> [読む文章]:
○ ○ ○ ○
2020年4月開幕予定だったミュージカル『薄桜鬼 真改』相馬主計 篇は、残念ながらプロジェクトが中止となってしまった。

今作で初めて「薄ミュ」に触れる予定だったという人もいるだろう。また本作を記念して各動画サイトで配信されている過去作品(詳細は記事末尾に記載)が気になっているという人もいるだろう。

本記事を通して、2012年の初演から愛されている同シリーズへの愛着を持ってもらえたら嬉しく思う。

ミュージカル『薄桜鬼』黎明録(2015年)

シリーズで唯一ヒロインが登場しないのが、この「黎明録」。本作は、男主人公・井吹龍之介(演:白又 敦)の視点で紡がれる、新選組結成までの物語。

これまで女性向け恋愛ゲーム原作ものの舞台に縁がなく、舞台上でヒロインと若手俳優が演じるキャラクターとの恋愛模様を観る覚悟がない……。という人にはおすすめの作品だ。

新選組がまだ新選組でなかった頃。何者でもない浪士隊として、これから自分たちで道をつくってやるんだという志が燃え上がっていく様を観ることができる作品だ。
○ ○ ○ ○
> [提供データ]:
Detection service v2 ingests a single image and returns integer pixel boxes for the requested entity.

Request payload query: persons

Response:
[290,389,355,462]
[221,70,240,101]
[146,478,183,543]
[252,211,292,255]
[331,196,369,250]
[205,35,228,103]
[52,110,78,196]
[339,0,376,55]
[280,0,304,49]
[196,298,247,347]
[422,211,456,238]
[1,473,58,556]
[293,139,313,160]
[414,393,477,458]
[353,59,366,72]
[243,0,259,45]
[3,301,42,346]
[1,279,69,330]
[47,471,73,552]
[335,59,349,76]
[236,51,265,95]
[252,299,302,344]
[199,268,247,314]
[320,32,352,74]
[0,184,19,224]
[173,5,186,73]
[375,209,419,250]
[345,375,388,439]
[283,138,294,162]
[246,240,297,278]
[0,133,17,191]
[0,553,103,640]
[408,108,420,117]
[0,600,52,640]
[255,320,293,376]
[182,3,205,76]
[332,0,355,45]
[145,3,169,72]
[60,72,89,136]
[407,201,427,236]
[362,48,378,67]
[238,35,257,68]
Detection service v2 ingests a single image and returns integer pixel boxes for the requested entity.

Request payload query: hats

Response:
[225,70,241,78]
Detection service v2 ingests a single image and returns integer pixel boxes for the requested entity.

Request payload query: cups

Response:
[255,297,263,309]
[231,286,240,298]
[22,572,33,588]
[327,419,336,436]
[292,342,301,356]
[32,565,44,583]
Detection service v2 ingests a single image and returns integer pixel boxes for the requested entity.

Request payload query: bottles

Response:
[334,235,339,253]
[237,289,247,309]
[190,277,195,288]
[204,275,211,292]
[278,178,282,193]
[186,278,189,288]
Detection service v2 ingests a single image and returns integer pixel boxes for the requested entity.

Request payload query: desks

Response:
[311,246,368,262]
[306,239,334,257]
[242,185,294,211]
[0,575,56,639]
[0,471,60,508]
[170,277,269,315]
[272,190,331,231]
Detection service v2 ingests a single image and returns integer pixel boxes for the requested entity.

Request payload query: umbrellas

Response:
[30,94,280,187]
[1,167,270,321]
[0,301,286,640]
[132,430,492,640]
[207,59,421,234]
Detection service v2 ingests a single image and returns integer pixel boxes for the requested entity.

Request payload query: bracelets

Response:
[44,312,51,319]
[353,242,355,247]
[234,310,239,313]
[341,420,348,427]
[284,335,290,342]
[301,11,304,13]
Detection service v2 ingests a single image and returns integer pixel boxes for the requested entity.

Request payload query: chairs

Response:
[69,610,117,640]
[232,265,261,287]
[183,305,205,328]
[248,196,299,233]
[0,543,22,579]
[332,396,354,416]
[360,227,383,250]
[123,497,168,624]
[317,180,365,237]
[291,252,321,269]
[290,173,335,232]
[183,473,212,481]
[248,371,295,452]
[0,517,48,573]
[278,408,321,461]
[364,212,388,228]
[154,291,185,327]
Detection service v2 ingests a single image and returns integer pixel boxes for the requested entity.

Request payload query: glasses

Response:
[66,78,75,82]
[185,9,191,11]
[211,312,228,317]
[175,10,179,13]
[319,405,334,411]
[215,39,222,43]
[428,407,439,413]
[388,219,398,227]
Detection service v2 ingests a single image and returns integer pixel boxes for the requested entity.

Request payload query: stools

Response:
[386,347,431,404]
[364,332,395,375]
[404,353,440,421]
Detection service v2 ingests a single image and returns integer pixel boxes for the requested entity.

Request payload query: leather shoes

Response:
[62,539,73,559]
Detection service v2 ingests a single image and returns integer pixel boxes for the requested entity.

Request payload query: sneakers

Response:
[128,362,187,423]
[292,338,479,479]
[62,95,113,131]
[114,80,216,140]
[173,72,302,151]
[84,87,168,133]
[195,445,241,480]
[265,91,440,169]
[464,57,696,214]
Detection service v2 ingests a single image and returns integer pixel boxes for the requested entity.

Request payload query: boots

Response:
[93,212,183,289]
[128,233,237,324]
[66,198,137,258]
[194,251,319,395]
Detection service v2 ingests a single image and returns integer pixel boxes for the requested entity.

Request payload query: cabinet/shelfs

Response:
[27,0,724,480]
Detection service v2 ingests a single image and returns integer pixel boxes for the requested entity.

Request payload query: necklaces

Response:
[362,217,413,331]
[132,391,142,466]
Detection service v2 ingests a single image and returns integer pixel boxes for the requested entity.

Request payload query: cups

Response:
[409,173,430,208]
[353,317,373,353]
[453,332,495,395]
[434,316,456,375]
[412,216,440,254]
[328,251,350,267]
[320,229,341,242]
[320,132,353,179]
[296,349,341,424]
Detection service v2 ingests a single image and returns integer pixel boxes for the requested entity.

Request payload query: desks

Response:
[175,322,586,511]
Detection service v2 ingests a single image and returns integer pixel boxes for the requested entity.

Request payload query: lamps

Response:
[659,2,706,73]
○ ○ ○ ○
> [課題]:
[1] 薄桜鬼の紹介文から、「今作で初めて「薄ミュ」に触れ」から「様を観ることができる作品だ。」までをすべて、一字も変えずに書き出してください。
[2] 薄桜鬼の紹介文を、最後の文の後から続けて書く。

> [課題ごとの解答]:
[1]
今作で初めて「薄ミュ」に触れる予定だったという人もいるだろう。また本作を記念して各動画サイトで配信されている過去作品(詳細は記事末尾に記載)が気になっているという人もいるだろう。

本記事を通して、2012年の初演から愛されている同シリーズへの愛着を持ってもらえたら嬉しく思う。

ミュージカル『薄桜鬼』黎明録(2015年)

シリーズで唯一ヒロインが登場しないのが、この「黎明録」。本作は、男主人公・井吹龍之介(演:白又 敦)の視点で紡がれる、新選組結成までの物語。

これまで女性向け恋愛ゲーム原作ものの舞台に縁がなく、舞台上でヒロインと若手俳優が演じるキャラクターとの恋愛模様を観る覚悟がない……。という人にはおすすめの作品だ。

新選組がまだ新選組でなかった頃。何者でもない浪士隊として、これから自分たちで道をつくってやるんだという志が燃え上がっていく様を観ることができる作品だ。

[2]
そしてそんな“はじまり”の物語にふさわしい、フレッシュなキャスティングも印象的な作品である。

前作から続投しているのは、斎藤 一役の橋本祥平と、山崎 烝役の高崎翔太。そこに新キャストとして沖田総司役の荒牧慶彦、土方歳三役の佐々木喜英、藤堂平助役の小澤 廉、原田左之助役の東 啓介、永倉新八役の猪野広樹、山南敬助役の輝馬らが加わった。

こうやって振り返ってみると、「黎明録」にはいま演劇界で活躍中の話題の俳優が多く出演していたことがわかる。

キャストが大幅に入れ替わるタイミングで、あえて雪村千鶴に出会う前の彼らの物語が描かれた。

初演から追いかけてきたファンも、ここで新たな新選組の幕開けを迎えたことを実感せざるを得なかったであろう。

キャスト変更というのは、ファンにとってはときに悲しみにつながるものだ。しかしこの「黎明録」を挟んだことで、ファンに示されたのは“薄ミュの未来”だったのではないかと思う。

ミュージカル『薄桜鬼』新選組奇譚(2016年)

8作目は、原作ゲームと同一タイトルを冠した「新選組奇譚」。土方ルートをベースに、「黎明録」で語られた前日譚も織り交ぜつつ描かれたストーリーが本作の特徴となっている。

主演は本作から新たに土方歳三役を演じた松田 岳。

彼のルートがメインとなっているが、『薄桜鬼』初心者にも優しい作品といえるだろう。

この作品の本筋となる部分がしっかりと描かれているので、「原作未履修だから話に置いていかれた」という事態になりにくい。

なので、本作を観てから各ルートを観ていくというのもおすすめだ。

ミュージカル『薄桜鬼』HAKU-MYU LIVE 2(2016年)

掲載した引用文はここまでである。